Da fare
1. Duplica senza modifiche il passo dell'estratto sulle servitù in condominio che va da "Ora, applicando tali" giù fino a "comuni? Certamente sì.".
2. Per favore, completa la parte successiva dell'estratto sulle servitù in condominio, riprendendo subito dopo la sua ultima frase.

Estratto del documento
────────
Il consenso è un elemento imprescindibile al fine della costituzione di una servitù volontaria.
Dott. Dario Balsamo - Consulente Giuridico 

Il rapporto tra proprietà esclusiva e condominio e il rapporto tra le varie proprietà esclusive in condominio, sollevano non pochi problemi di corretta qualificazione giuridica. L'ipotesi del peso imposto a carico della proprietà esclusiva di uno dei condomini ed a favore del condominio, o viceversa, rientra, comunque, senz'altro nel campo delle servitù.

Brevemente, è utile ricordare, che la servitù è il peso imposto sopra un fondo per l'utilità di altro fondo appartenente a diverso proprietario (art. 1027 c.c.). Le servitù sono dette prediali, in quanto devono inerire strettamente al fondo a cui vantaggio sono stabilite.

L'utilitas (il vantaggio), deve riguardare prima di tutto la proprietà e con essa si trasferisce automaticamente (ove trascritta).

Altro requisito fondamentale è l'altruità del fondo servente rispetto a quello dominante, concetto espresso con l'espressione latina nemini res sua servit, ossia nessuno può asservire una cosa propria.

Ora, applicando tali concetti all'ambito condominiale, sorge spontanea una domanda: può dirsi ricorrente l'altruità del fondo, anche se gli appartamenti appartengono a persone che sono, a loro volta, contitolari delle parti comuni? Certamente sì.

Il principio nemini res sua servit trova applicazione soltanto quando un'unica persona sia titolare del fondo servente e del fondo dominante e non anche quando il proprietario di uno solo di questi sia comproprietario dell'altro, giacché, in tal caso, l'inter soggettività del rapporto è data dal concorso di altri titolari del bene.
────────
(Estratti da un dataset di rilevamento)

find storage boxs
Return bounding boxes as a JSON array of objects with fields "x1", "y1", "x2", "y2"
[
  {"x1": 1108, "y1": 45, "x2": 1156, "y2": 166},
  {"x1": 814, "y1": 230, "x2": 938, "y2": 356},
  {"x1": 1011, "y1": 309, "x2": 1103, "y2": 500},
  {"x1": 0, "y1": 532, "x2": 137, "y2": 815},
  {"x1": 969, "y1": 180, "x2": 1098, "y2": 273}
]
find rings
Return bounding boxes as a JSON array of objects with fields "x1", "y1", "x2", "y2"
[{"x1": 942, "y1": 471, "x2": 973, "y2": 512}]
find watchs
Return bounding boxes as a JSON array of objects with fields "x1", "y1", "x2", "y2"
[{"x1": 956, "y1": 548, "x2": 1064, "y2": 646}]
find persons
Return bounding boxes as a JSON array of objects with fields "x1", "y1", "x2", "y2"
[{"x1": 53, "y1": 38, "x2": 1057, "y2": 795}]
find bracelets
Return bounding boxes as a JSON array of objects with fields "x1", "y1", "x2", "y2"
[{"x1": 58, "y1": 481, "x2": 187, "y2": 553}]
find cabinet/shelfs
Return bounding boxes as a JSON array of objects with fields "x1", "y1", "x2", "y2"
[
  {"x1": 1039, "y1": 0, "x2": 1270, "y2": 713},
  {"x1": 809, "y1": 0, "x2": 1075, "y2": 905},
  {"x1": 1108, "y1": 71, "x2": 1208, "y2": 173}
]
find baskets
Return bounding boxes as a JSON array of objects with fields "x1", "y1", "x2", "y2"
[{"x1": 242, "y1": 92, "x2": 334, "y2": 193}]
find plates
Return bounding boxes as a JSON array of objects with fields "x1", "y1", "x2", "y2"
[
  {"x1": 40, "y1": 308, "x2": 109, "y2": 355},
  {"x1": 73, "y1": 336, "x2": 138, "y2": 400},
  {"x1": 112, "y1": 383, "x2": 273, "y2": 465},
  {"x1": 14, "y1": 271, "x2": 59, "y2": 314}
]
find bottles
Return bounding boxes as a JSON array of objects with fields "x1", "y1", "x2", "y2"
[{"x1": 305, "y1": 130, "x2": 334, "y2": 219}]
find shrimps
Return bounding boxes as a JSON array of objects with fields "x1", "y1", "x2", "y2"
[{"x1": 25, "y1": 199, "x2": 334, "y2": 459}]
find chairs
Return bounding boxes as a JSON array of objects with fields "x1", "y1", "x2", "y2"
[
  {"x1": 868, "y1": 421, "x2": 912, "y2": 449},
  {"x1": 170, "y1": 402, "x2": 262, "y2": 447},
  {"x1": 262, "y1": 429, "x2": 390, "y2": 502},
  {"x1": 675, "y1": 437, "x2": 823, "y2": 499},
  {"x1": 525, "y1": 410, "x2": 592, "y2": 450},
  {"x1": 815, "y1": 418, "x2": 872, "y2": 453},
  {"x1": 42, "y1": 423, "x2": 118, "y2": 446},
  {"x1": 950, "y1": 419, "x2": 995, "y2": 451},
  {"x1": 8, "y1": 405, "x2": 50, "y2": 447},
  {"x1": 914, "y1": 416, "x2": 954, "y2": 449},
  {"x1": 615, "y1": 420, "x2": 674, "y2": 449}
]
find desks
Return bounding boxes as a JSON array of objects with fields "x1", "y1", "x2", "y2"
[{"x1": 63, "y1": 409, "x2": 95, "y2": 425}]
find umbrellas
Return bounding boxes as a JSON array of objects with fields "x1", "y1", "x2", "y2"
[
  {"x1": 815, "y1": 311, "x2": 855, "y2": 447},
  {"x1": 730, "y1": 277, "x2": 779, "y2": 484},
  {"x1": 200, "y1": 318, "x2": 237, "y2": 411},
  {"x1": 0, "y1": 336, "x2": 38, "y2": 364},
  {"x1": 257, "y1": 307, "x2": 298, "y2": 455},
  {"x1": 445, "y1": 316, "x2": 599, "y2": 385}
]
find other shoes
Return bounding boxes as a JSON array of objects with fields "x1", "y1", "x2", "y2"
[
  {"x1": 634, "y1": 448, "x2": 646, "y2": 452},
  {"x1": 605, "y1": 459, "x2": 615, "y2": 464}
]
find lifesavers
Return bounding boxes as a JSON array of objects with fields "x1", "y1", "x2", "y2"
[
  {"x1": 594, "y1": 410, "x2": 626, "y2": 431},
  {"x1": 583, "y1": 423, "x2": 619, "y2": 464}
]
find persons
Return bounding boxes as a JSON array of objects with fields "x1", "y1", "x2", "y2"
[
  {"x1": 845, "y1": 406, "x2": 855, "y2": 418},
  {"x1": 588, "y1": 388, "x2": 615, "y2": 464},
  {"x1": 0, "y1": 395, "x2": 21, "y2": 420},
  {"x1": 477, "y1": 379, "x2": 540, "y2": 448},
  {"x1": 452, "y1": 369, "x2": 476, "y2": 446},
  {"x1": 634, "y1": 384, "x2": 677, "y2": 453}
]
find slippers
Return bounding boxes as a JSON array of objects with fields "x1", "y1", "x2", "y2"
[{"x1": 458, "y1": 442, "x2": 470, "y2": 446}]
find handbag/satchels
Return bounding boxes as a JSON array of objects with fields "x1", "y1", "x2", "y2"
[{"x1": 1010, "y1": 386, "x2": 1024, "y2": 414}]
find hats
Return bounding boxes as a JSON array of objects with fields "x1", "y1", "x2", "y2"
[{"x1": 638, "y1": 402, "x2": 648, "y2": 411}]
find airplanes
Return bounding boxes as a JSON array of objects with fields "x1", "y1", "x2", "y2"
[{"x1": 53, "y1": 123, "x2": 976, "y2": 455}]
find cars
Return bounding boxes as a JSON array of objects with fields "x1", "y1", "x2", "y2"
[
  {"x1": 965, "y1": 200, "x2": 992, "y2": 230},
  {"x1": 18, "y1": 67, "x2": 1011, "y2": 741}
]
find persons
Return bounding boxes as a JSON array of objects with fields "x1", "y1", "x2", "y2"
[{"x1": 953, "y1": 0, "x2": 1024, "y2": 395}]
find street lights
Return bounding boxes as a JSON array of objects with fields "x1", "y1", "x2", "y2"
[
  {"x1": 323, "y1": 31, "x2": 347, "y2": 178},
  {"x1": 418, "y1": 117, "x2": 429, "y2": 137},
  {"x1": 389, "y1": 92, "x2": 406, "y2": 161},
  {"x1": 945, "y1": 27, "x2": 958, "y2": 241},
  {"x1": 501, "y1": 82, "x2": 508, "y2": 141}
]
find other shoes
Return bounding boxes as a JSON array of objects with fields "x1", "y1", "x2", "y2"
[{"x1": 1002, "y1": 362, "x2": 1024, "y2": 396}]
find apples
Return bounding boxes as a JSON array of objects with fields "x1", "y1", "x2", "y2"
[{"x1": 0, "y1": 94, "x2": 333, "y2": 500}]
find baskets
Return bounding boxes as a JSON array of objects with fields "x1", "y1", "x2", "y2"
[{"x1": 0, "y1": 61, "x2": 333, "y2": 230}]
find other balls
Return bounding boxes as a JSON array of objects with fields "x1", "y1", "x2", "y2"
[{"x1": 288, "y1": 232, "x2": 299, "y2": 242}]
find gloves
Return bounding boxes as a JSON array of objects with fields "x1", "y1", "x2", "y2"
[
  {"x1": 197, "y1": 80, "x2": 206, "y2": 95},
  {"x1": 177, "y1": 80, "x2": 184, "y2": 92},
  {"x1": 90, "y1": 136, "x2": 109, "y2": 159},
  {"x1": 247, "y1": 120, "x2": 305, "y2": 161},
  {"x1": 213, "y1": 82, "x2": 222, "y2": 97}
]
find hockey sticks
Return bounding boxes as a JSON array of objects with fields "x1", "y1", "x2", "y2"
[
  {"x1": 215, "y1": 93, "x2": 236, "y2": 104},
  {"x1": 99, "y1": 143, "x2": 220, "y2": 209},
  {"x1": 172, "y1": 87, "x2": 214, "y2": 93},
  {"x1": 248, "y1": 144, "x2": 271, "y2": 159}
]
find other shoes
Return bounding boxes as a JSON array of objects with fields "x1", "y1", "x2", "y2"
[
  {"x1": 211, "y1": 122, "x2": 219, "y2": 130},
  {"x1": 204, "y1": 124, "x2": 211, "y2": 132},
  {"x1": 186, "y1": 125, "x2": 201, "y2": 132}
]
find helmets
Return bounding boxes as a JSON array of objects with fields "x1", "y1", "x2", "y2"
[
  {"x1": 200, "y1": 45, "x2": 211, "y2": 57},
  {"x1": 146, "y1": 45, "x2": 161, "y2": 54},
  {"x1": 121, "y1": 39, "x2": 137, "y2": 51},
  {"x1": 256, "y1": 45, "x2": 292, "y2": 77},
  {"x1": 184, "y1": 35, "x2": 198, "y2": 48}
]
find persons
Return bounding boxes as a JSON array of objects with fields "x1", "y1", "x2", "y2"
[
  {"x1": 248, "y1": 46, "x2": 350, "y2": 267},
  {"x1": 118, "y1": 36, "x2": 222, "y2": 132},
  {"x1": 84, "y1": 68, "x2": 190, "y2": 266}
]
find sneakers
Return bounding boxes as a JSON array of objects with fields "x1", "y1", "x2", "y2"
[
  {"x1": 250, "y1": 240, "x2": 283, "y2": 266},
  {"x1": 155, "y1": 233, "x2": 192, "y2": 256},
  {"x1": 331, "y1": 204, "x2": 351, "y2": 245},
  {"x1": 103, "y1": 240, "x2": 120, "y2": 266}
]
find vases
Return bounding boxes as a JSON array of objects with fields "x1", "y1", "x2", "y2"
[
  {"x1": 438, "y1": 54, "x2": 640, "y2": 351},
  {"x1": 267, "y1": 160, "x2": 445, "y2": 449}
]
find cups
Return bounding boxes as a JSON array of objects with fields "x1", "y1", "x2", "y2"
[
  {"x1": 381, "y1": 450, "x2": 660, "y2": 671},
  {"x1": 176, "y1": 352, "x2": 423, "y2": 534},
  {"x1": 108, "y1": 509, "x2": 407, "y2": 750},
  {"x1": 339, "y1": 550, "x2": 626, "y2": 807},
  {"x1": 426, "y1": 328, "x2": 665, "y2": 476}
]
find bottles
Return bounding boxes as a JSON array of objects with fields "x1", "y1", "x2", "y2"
────────
Risposte ai compiti
1.
Ora, applicando tali concetti all'ambito condominiale, sorge spontanea una domanda: può dirsi ricorrente l'altruità del fondo, anche se gli appartamenti appartengono a persone che sono, a loro volta, contitolari delle parti comuni? Certamente sì.

2.
Ne deriva che il suddetto principio non costituisce ostacolo alla costituzione di una servitù a carico di un immobile di proprietà individuale compreso in un edificio condominiale ed a vantaggio della restante proprietà comune. (Cass. civ., sez. II, 17 luglio 1998, n. 6994).

Altro elemento da evidenziare, in materia di servitù in condominio, è che, come asserito dalla Suprema Corte, nell'ipotesi di servitù costituita a vantaggio di un edificio condominiale, non si hanno tante autonome servitù a favore delle unità immobiliari in cui è diviso l'immobile, ma va ravvisata una sola servitù comune a tutti i partecipanti il condominio (Cass. civ., sez. II, 4 dicembre 1982, n. 6603).

Date queste brevi premesse, a parte le c.d. servitù prediali coattive le quali formano un numero chiuso, la costituzione della servitù sulle parti comuni dell'edificio, ai sensi dell'art. 1108 co. 3 c.c., applicabile al condominio in virtù del richiamo di cui all'art. 1139 c.c., richiede il consenso unanime di tutti i partecipanti al condominio che sono titolari della facoltà di disporre del diritto di godimento del bene comune.

Differenza tra servitù volontarie e servitù coattive

Il consenso è quindi elemento imprescindibile al fine della costituzione di una servitù volontaria.

Ora, partendo da tale presupposto, è evidente come, a maggior ragione, la creazione di una servitù in un appartamento di proprietà esclusiva di un singolo condomino, non può avvenire senza il consenso espresso dell'interessato, soprattutto se in presenza di possibili soluzioni alternative.

Questo, in buona sostanza, quanto ha stabilito il Tribunale di Ascoli Piceno con la sentenza n. 357 del 15.03.2018, accogliendo il ricorso di una condomina.

La vicenda. Una condomina impugnava una delibera che aveva approvato l'installazione di una fossa settica per risolvere alcuni problemi di scarico all'interno del condominio. Il problema era costituito dal fatto chela soluzione prescelta e votata prevedeva il passaggio di alcune tubazioni all'interno di un ripostiglio di sua proprietà e l'installazione di pozzetti di ispezione da verificare periodicamente. Di qui la richiesta di dichiarare nulla o quantomeno annullabile la delibera condominiale.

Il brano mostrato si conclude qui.